Sollte der rund fünf Milliarden Dollar teure Verkauf des Kerngeschäfts von Yahoo an Telekommunikationskonzern Verizon tatsächlich über die Bühne gehen, wird der verbleibende Teil des Unternehmens künftig unter dem Namen Altaba firmieren. Dies geht aus einer Mitteilung an Aktionäre hervor, die gestern veröffentlicht wurde.

Verizon kauft von Yahoo nur das klassische Internetgeschäft, das die Yahoo-Suchmaschine, den gleichnamigen Email-Dienst und diverse Sport- und Finanzinformationsseiten umfasst (die weiterhin unter dem Yahoo-Label operieren werden). Eigenständig bleiben hingegen die diversen Investmentaktivitäten zu der unter anderem extrem wertvolle Anteile am chinesischen Internetgiganten Alibaba und Yahoo Japan gehören. Dieser Teil des Yahoo-Konzerns, der keinerlei 'Products' umfasst gilt in Insiderkreisen bereits seit längerem als 'Zombie-Yahoo' und wird nun in Altaba umbenannt. Noch-Yahoo-Chefin Marissa Mayer wird keine Rolle bei Altaba spielen; noch ist nicht abzusehen ob sie Yahoo als Teil von Verizon weiter leiten wird oder das Unternehmen im Gegenzug für einen 55 Millionen Dollar schweren "goldenenen Fallschirm" verlassen wird.

Vorraussetzung dafür, dass die Namensänderung tatsächlich erfolgt ist eine erfolgreiche Abwicklung des Verkaufs an Verizon.

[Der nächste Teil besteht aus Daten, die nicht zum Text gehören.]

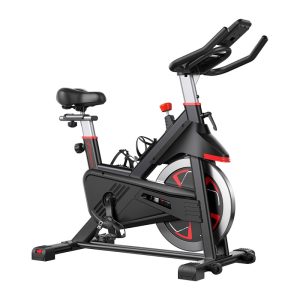 MERACH MR-S38B2-EU Exercise Bike-1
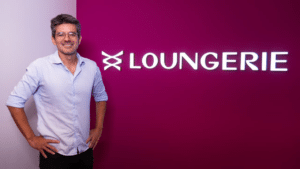 Loungerie lança novo posicionamento de marca, “Você faz a ocasião”, após imersão no comportamento das consumidoras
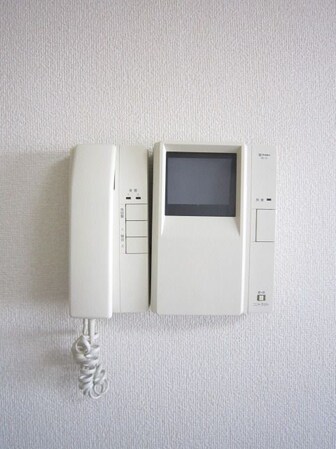 ビューテラス向丘の物件内観写真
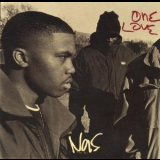 Nas - One Love '1994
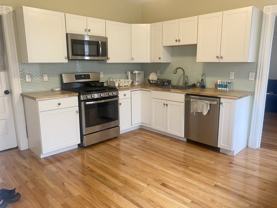 Chester St #1 - Photo 1 of 1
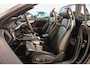 Audi S5 Cabriolet 3.0 TFSI Quattro LED MATRIX | RS STOELEN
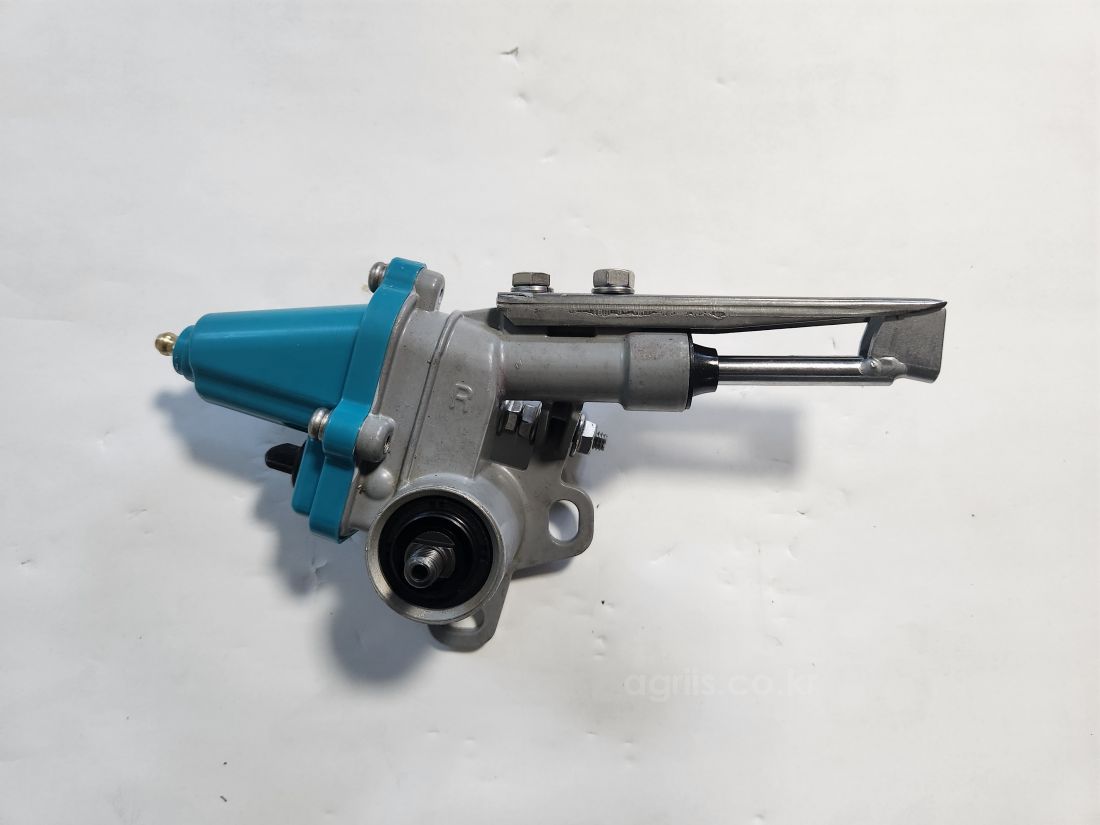 신세기(국산) <b>구보다</b>)구형 식부암 NSU67/KEP/KZP기종공용 사진1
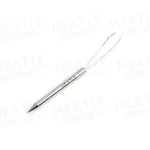 Tape cartridge heater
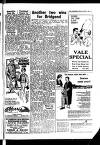 Glamorgan Advertiser Friday 10 March 1961 Page 11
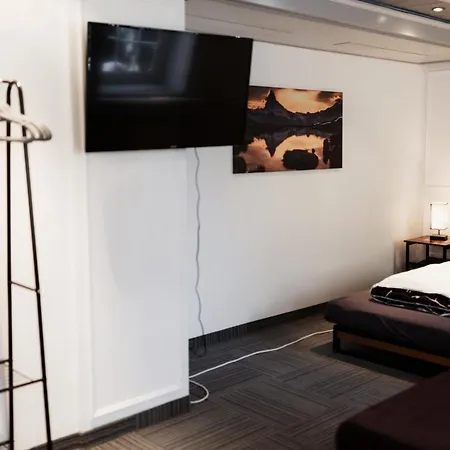 Work & Kemptencityhost Kempten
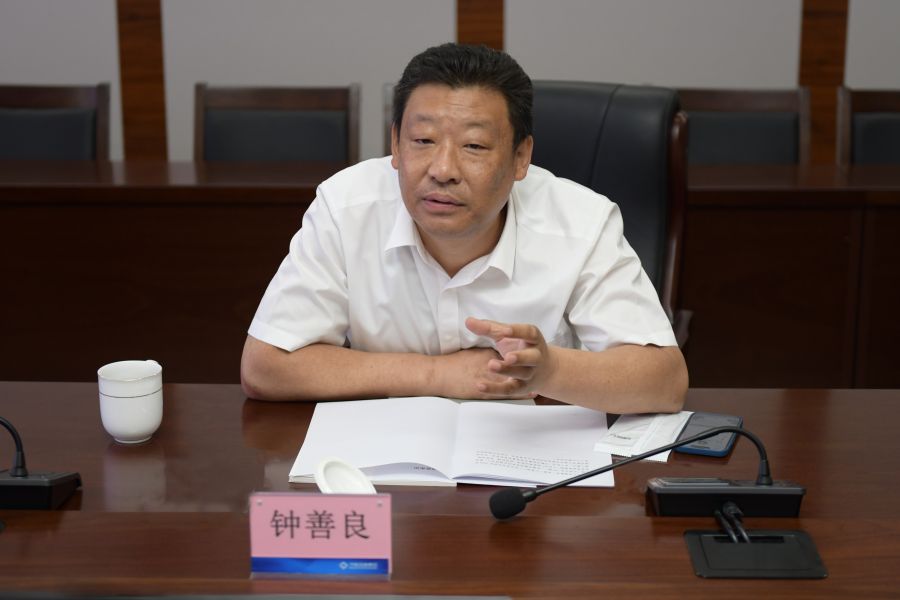 AG8�콢����(�й�)����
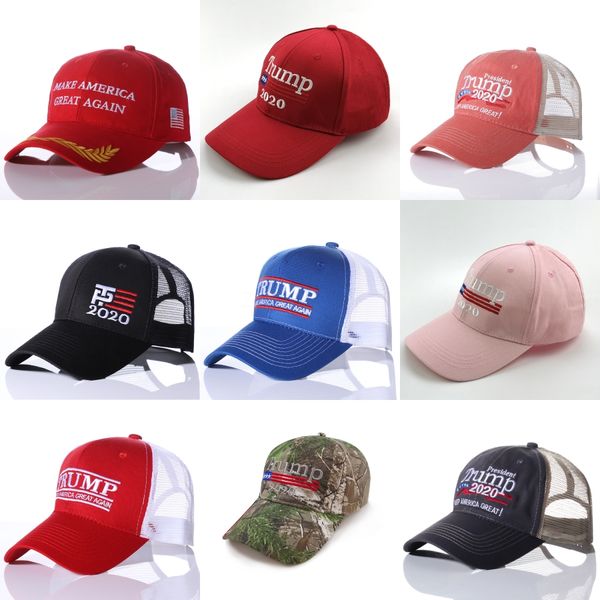 

дональд трамп denim бейсболка открытый trump 2020 rhinestone hat спорта cap полосатый флаг сша cap snapback # 396, Blue;gray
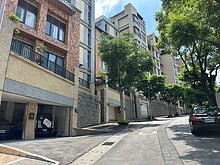 house cover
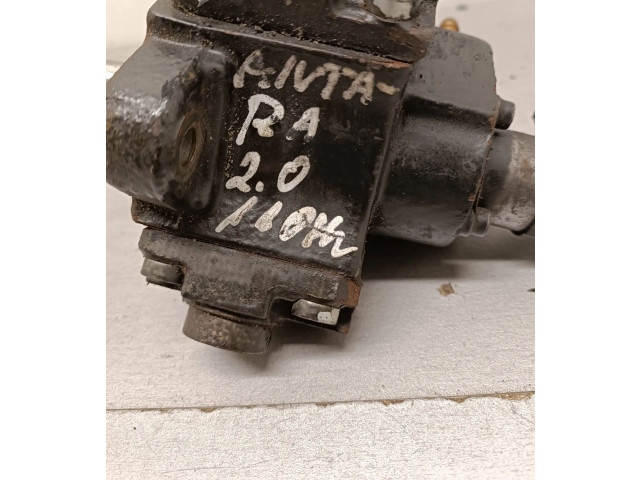 Čerpadlo oleje 96859151, 0055114   Opel Antara   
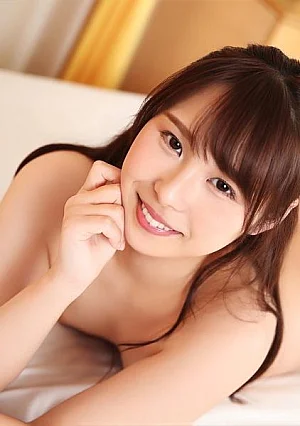 Caribbeancom 101626-001 婚約者の友人に言い寄られ…自宅で裏切りのNTR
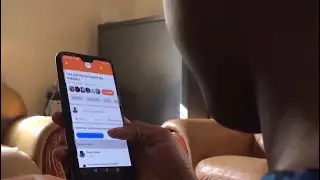 Les jeunes occupent les médias avec l'Institut Panos Afrique de l'Ouest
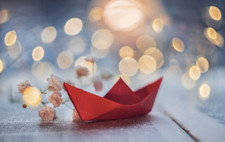 TRIOPLAN modificato da per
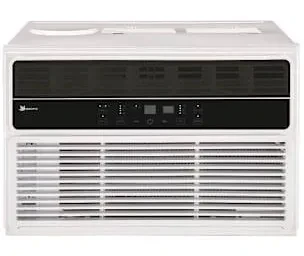 Seasons Window Air Conditioner 8,000 BTU - photo 4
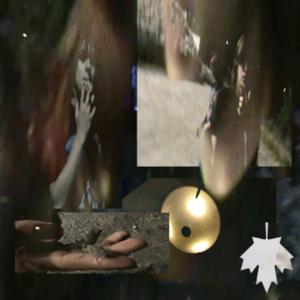 geode (feat. Blickohh & Alkaline pink)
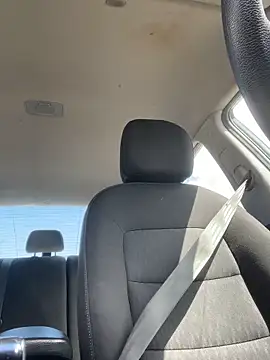 DominiqueX0 online show from 04-07-26, 04:51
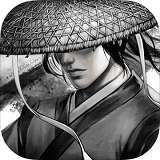 单机群侠传无限元宝破解版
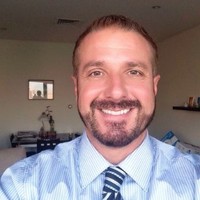 KFM Engineering & Design Employee Thomas Hubacek's profile photo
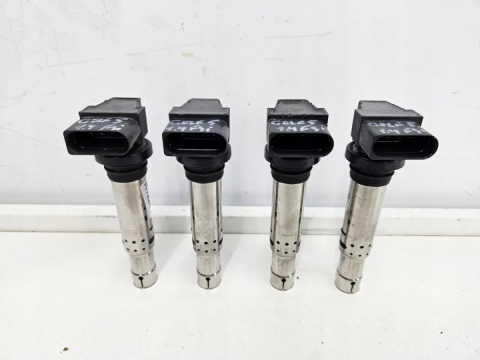 Cewka zapłonowa VW Volkswagen Audi Seat Skoda 1.4 1.6 FSI 036905715g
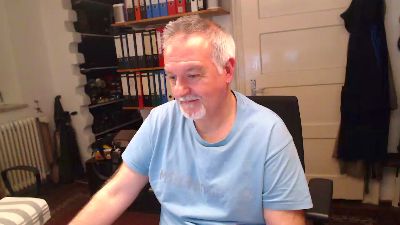 gismo2606 webcam cam4 model stream image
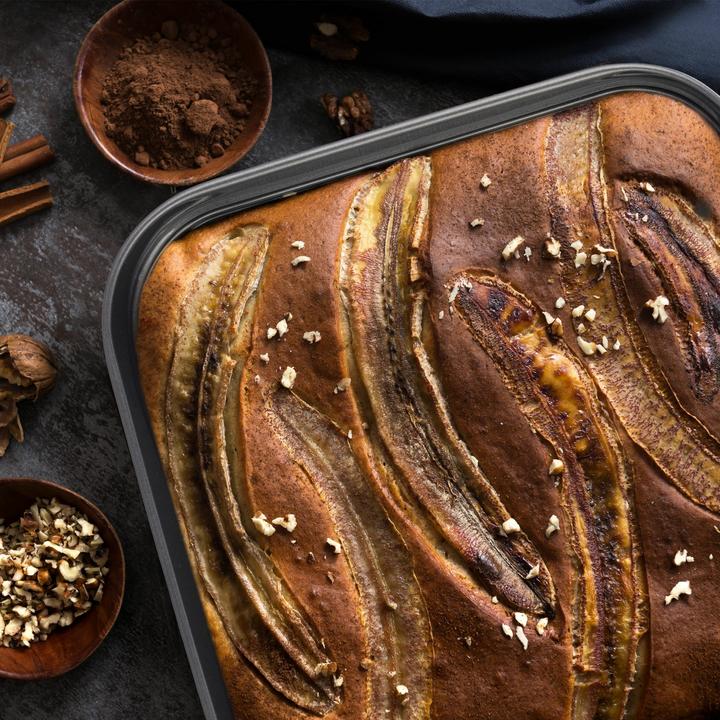 Image du produit Relaxdays Jeu-à-boire Morpion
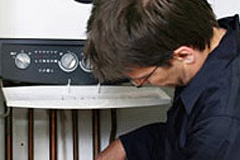boiler repair Venton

Diese steht zum gegenwärtigen Zeitpunkt noch in den Sternen. Zwei aufeinanderfolgende Daten-Hacks haben Yahoo im letzten Jahr erschüttert. Die Kommunikationsarbeit von Yahoo war dabei geradezu katastrophal. Zunächt verschwieg man der Öffentlichkeit lange den Diebstahl der persönlichen Daten von 500 Millionen Yahoo-Usern ehe man einräumte, dass eine weitere Milliarde von Accounts gehackt wurde. Angesichts des entstandenen PR-Schadens möchte Verizon nun den Kaufpreis drücken oder könnte im schlimmsten Fall gänzlich Abstand von Yahoo nehmen.